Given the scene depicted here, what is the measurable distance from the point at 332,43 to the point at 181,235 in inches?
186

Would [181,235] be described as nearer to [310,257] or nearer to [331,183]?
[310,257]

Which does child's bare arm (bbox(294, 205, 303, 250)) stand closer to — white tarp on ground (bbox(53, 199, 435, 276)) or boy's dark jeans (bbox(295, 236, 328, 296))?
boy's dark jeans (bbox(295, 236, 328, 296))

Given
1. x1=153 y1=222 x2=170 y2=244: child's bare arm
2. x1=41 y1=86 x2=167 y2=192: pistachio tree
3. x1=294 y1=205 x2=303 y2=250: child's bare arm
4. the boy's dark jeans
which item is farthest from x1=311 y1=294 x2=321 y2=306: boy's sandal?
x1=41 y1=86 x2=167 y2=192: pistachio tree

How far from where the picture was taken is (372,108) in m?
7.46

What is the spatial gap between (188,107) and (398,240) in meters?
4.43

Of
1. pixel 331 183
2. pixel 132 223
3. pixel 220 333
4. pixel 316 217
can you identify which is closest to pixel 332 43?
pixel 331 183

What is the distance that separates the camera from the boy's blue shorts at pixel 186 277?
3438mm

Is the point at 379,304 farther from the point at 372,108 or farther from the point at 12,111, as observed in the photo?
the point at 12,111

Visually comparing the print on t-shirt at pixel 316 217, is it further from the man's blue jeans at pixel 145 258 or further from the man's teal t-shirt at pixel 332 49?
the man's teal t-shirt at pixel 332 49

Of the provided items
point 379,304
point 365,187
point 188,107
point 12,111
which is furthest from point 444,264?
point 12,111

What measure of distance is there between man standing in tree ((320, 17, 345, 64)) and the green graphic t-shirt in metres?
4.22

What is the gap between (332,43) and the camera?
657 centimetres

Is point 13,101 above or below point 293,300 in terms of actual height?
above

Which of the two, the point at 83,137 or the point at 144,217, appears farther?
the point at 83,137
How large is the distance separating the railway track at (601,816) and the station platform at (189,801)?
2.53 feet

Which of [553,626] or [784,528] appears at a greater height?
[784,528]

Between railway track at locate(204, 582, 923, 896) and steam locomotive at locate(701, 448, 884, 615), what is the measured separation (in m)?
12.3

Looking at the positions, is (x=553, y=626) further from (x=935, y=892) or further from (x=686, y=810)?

### [Do this]
Update the lines from the one that has "What is the distance" through the end, changing "railway track" to "train track" and keeping everything else the same.

### [The reply]
What is the distance that separates the camera from the boy's blue shorts at pixel 186 277?
3438mm

Is the point at 379,304 farther from the point at 372,108 or farther from the point at 12,111, as observed in the photo?
the point at 12,111

Visually comparing the print on t-shirt at pixel 316 217, is it further from the man's blue jeans at pixel 145 258 or further from the man's teal t-shirt at pixel 332 49?
the man's teal t-shirt at pixel 332 49

Of the provided items
point 379,304
point 365,187
point 188,107
point 12,111
which is furthest from point 444,264?
point 12,111

What measure of distance is there between man standing in tree ((320, 17, 345, 64)) and the green graphic t-shirt in metres?
4.22

What is the gap between (332,43) and the camera?
657 centimetres

Is point 13,101 above or below point 293,300 in terms of actual height?
above

Which of the two, the point at 83,137 or the point at 144,217, appears farther?
the point at 83,137
How large is the distance separating the train track at (601,816) and the station platform at (189,801)?
2.53 feet

Which of [553,626] or [784,528] appears at a greater height?
[784,528]

Between train track at locate(204, 582, 923, 896) and steam locomotive at locate(701, 448, 884, 615), what is the measured separation (in m)?
12.3

Looking at the positions, is (x=553, y=626) further from (x=935, y=892) or further from (x=686, y=810)?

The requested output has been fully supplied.